Et la justice sociale ?

   C'était plutôt un débat anglo-saxon, mais ces dernières années, la tendance est (re)venue jusqu'à chez nous. Les personnes de ma génération sont en train de se découvrir une sensibilité au féminisme, à l'anti-racisme, l'anti-homophie, etc. On retrouve sur toutes les lèvres un vocabulaire qui était auparavant barbare : "patriarcat", "privilège", "représentation". Et clairement, je trouve que c'est une très bonne chose. Avoir conscience des problèmes de la société, de préoccuper des autres, c'est un excellent moyen de grandir individuellement et collectivement.

   Sur internet et dans les communautés de fans, cette découverte passe beaucoup par l'analyse critique des médias. Quels sont les clichés véhiculés par la fiction ? Comment influencent-t-ils notre vision du monde ? Ce sont des questions intéressantes et importantes, et de plus en plus de personnes se consacrent à y répondre. (Par exemple la blogueuse Mirion Malle ou la chaîne Feminist Frequency.) Le sujet est d'autant plus brûlant que ces initiatives entraînent parfois un énorme backlash, orchestré par des personnes aux sensibilités plus traditionnelles, ou qui ont simplement envie de foutre la merde.

   Cependant (car il y a toujours un "mais"), la préoccupation pour la justice sociale sur internet atteint parfois un degré que je trouve un peu obsessionnel, d'autant plus que, de phénomène de niche, elle est en train de devenir la nouvelle norme dans les médias américains de gauche. Y être sensible c'est très bien, mais pour moi c'est une grosse erreur d'en faire une grille d'analyse unique. Je pense qu'il peut y avoir une différence entre représenter quelque chose et le cautionner, que l'humour doit parfois savoir être politiquement incorrect, ou que la fiction n'est pas toujours à interpréter littéralement. Je pense aussi que l'étude critique des médias doit se faire sur de vastes échantillons, et surtout en gardant à l'esprit que l'ont peut se tromper dans son analyse (surtout quand on est pas chercheur de profession), et sans pointer un doigt accusateur chaque fois que quelque chose nous dérange. Je ne citerai pas de noms, mais je me suis retrouvée plus d'une fois des situations qui m'ont mise mal à l'aise, pourtant au milieu de gens supposés "de mon camp".

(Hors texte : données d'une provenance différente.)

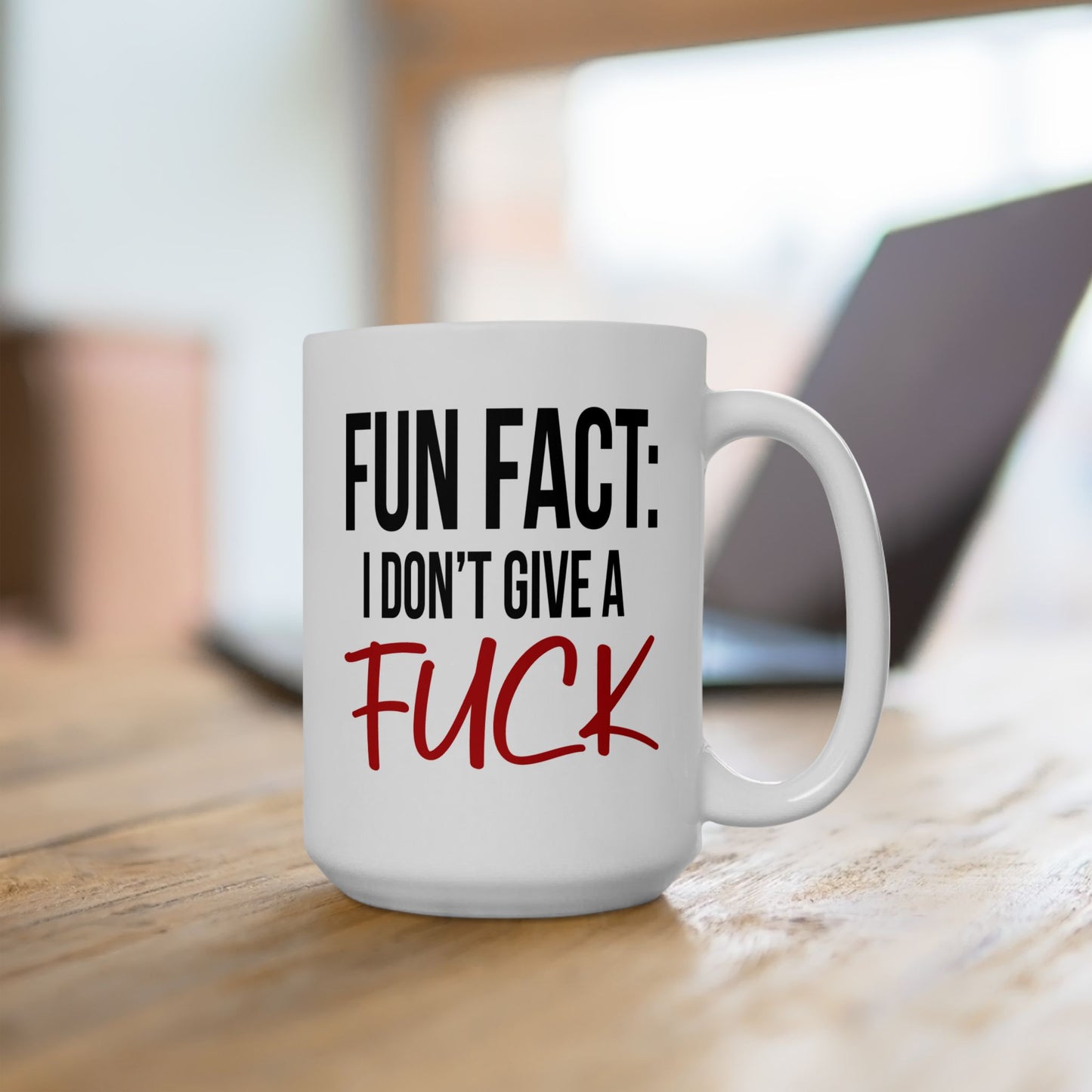Adult Mug - Fun Fact I Don't Give a Fuck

   Je vais donc essayer de trouver un équilibre entre rejeter l'influence réciproque de la réalité et de la fiction et interpréter cette dernière uniquement de façon politique. Il y a des chances que ça me fasse des ennemis des deux cotés de la question (si tenté que ce blog sorte de l'anonymat), mais ça me parait la solution la plus honnête intellectuellement. Je suis ouverte à toutes suggestions de votre part, du moment qu'elles sont respectueuses et argumentées.